DESCRIPTION (provided by applicant): Withdrawal stress following chronic ethanol exposure results in heightened anxiety-like behaviors that contribute to relapse in abstinent alcoholics. However, very little is known about the neurobiological mechanisms controlling these outcomes. Animal models can make significant contributions towards understanding these issues. For example, we have shown that the rat glutamatergic and GABAergic synaptic function in the lateral/basolateral amygdala (BLA) are dramatically regulated by chronic ethanol exposure and withdrawal. Similarly, the rat BLA CRF/urocortin system appears to enhance excitatory BLA responses. Chronic ethanol-related alterations in glutamate, GABA, and CRF/urocortin all potentially contribute to withdrawal-anxiety. But, the precise contributions of any individual alteration are confounded by their fundamental contributions in ethanol-naive animals. The C57BL/6J (B6) and DBA/2J (D2) mouse offer an alternative approach. These inbred lines differ dramatically with respect to a number of different ethanol related behaviors, including their behavioral sensitivity to chronic ethanol exposure and withdrawal. This is extended to withdrawal-anxiety by preliminary evidence provided in the current application that shows greater D2 sensitivity. Furthermore, our published and preliminary findings suggest that BLA GABAergic and potentially glutamatergic synaptic function in these two mouse lines are markedly distinct. This strongly suggests that chronic ethanol exposures producing substantial withdrawal-anxiety in one strain but not the other can be used to highlight individual neurophysiological changes with the greatest behavioral impact. The proposed experiments will therefore test the central hypothesis that the greater withdrawal-related increases in anxiety in D2 mice will be reflected by more significant increases in BLA excitatory neurotransmitter systems, like glutamate and CRF/urocortin. Our primarily electrophysiological analysis of these systems as well as GABAergic function will be integrated with both behavioral measures of anxiety during withdrawal-stress in B6, D2, and genetically modified mice. The proposed experiments are significant because they offer a unique opportunity to define specific BLA neurobiological targets for future therapies.
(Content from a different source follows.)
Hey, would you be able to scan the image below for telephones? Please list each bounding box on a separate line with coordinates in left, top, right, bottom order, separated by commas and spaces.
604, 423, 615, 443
描述(申请人提供)：慢性酒精暴露后的戒断压力会导致类似焦虑的行为加剧，从而导致戒酒者的复发。然而，对控制这些结果的神经生物学机制知之甚少。动物模型可以为理解这些问题做出重大贡献。例如，我们已经证明，慢性酒精暴露和戒断对大鼠杏仁外侧核(BLA)的谷氨酸和GABA能突触功能有显著的调节作用。类似地，大鼠BLA CRF/urocortin系统似乎增强了兴奋性BLA反应。慢性乙醇相关的谷氨酸、GABA和CRF/urocortin的改变都可能导致戒断焦虑。但是，任何个体改变的确切贡献都被它们在未接触酒精的动物身上的基本贡献所混淆。C57BL/6J(B6)和DBA/2J(D2)小鼠提供了一种替代方法。这些近交系在许多不同的酒精相关行为方面存在显著差异，包括它们对长期酒精暴露和戒断的行为敏感性。目前的申请中提供的初步证据表明，D2敏感性更高，这一点扩展到了戒断焦虑。此外，我们已发表的和初步的发现表明，这两个小鼠系的BLA-GABA能和潜在的谷氨酸能突触功能明显不同。这有力地表明，慢性酒精暴露在一种品系中产生实质性的戒断焦虑，而不是另一种品系，可以用来突出具有最大行为影响的个体神经生理变化。因此，拟议的实验将检验中心假设，即D2小鼠与戒断相关的焦虑增加将通过血乳酸兴奋性神经递质系统(如谷氨酸和CRF/urocortin)更显著的增加来反映。我们对这些系统的主要电生理分析以及GABA能功能将与B6、D2和转基因小鼠在戒断应激期间焦虑的行为测量相结合。拟议的实验具有重要意义，因为它们为未来的治疗提供了一个独特的机会来定义特定的BLA神经生物学目标。